With summer around the corner, many Canadian homeowners are starting to reap the rewards of a well-maintained spring lawn. Unfortunately, many lawn pests and insects are also doing the same!
Lawn pests such as white grubs are often a difficult-to-detect issue for the average homeowner until it's too late. While it's not hard to notice browning areas in your lawn, you could write that off as a multitude of things; lack of rain, summer stress, or just a need for seed.
Unless you get down to soil level and really have a peek, you might not realize the tiny little insects eating your grass blades, slowly but surely. That's where Grub Talk comes in.
Here are 4 common lawn pests that our technicians across the country encounter.
The European chafer is a common white grub species that attacks lawns across many parts of Canada, completing its life cycle in one year. The adult beetles lay their eggs in June and July. These eggs hatch in late July early August and the larvae begin feeding. This feeding continues into late fall before the white grub overwinters as a 3rd instar larvae.
Feeding takes place for a short period in the early spring until May when the larvae pupate into an adult beetle. The larvae has a “open zipper” raster pattern that distinguishes itself from other white grubs. The adult beetle is tan colour and measures about 15mm in length.

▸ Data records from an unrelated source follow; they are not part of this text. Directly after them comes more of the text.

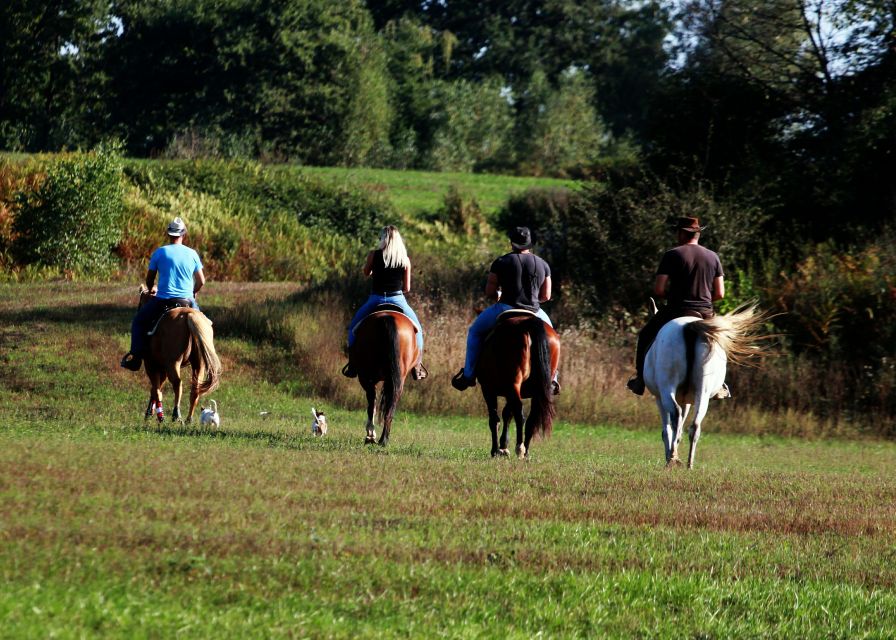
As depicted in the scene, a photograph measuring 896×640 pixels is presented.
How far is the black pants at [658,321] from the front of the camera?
53.6 feet

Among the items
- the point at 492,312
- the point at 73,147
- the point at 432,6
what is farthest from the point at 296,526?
the point at 432,6

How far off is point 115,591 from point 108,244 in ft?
106

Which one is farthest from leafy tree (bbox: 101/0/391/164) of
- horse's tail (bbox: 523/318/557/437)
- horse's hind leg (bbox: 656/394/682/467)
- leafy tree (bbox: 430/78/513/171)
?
horse's tail (bbox: 523/318/557/437)

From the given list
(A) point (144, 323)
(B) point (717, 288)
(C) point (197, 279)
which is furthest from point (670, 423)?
(A) point (144, 323)

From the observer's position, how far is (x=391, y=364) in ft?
53.4

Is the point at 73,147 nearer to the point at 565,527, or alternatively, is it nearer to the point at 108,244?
the point at 108,244

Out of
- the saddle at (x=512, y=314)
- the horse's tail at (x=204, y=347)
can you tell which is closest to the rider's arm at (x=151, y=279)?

The Japanese beetle is a common white grub species that attacks lawns across Canada, completing its life cycle in one year. The adult beetles lay their eggs in late July and early August, and the eggs hatch in August, where soon after the larvae begin feeding. This feeding continues into late fall before the white grub overwinters as a 3rd instar larvae.
The larvae has a “V-shaped” raster pattern that distinguishes itself from other white grubs. The adult beetle has a metallic green head with copper coloured wings. Each wing has 6 tufts of white coloured hair along each side. The beetle measures about 13mm in length. The adult Japanese beetle can cause considerable feeding damage to trees, shrubs, flowers and other plants.
Don't let the cute name fool you; the June Beetle can be a nasty critter, that's for sure! Like others on this list, the June beetle is a common native white grub species that attacks lawns across many parts of Canada. The life cycle of the June beetle is much more complex than other grub species such as the European chafer and Japanese beetle. It requires three years to complete its life cycle. The larvae are much larger than most other grub species measuring 30-40mm in length. The adult beetles lay their eggs in late May early June. These eggs hatch in June and the larvae begin feeding.
This feeding continues into late fall before the white grub overwinters as a 2nd instar larvae. In year 2, feeding continues as the larvae moves into its 3rd instar and overwinters. In year 3, feeding takes place until June as the larvae pupates into the adult beetle. The beetles lay dormant in the soil for the remainder of the year and overwinter as an adult, where the adults emerge the following June to lay their eggs and complete the life cycle. The larvae have 2 parallel rows of hairs that distinguish its raster pattern. The adult beetle is reddish-brown to black colour and measure about 20 - 25mm in length.
For those who live in the coastal regions of our country, leatherjackets are certainly a nuisance during this time of year. Leatherjackets are actually the larvae of the European Crane Fly, which is fairly harmless in it's adult stage. Leatherjackets, however, do like to feed on the root crowns of the grass during fall and continuing through spring. These guys get their name from their tough skin.
Leatherjackets mostly stay underground, but if the night is warm and damp, they might come up to the surface to feed on other plants. They typically stop feeding in mid May, and will emerge as adults in July and August.
Nematodes are an effective way of dealing with leatherjackets. Although the leatherjackets alone cause minor damage, other animals such as raccoons like feeding on them, so it's best not to let them have free reign over your lawn.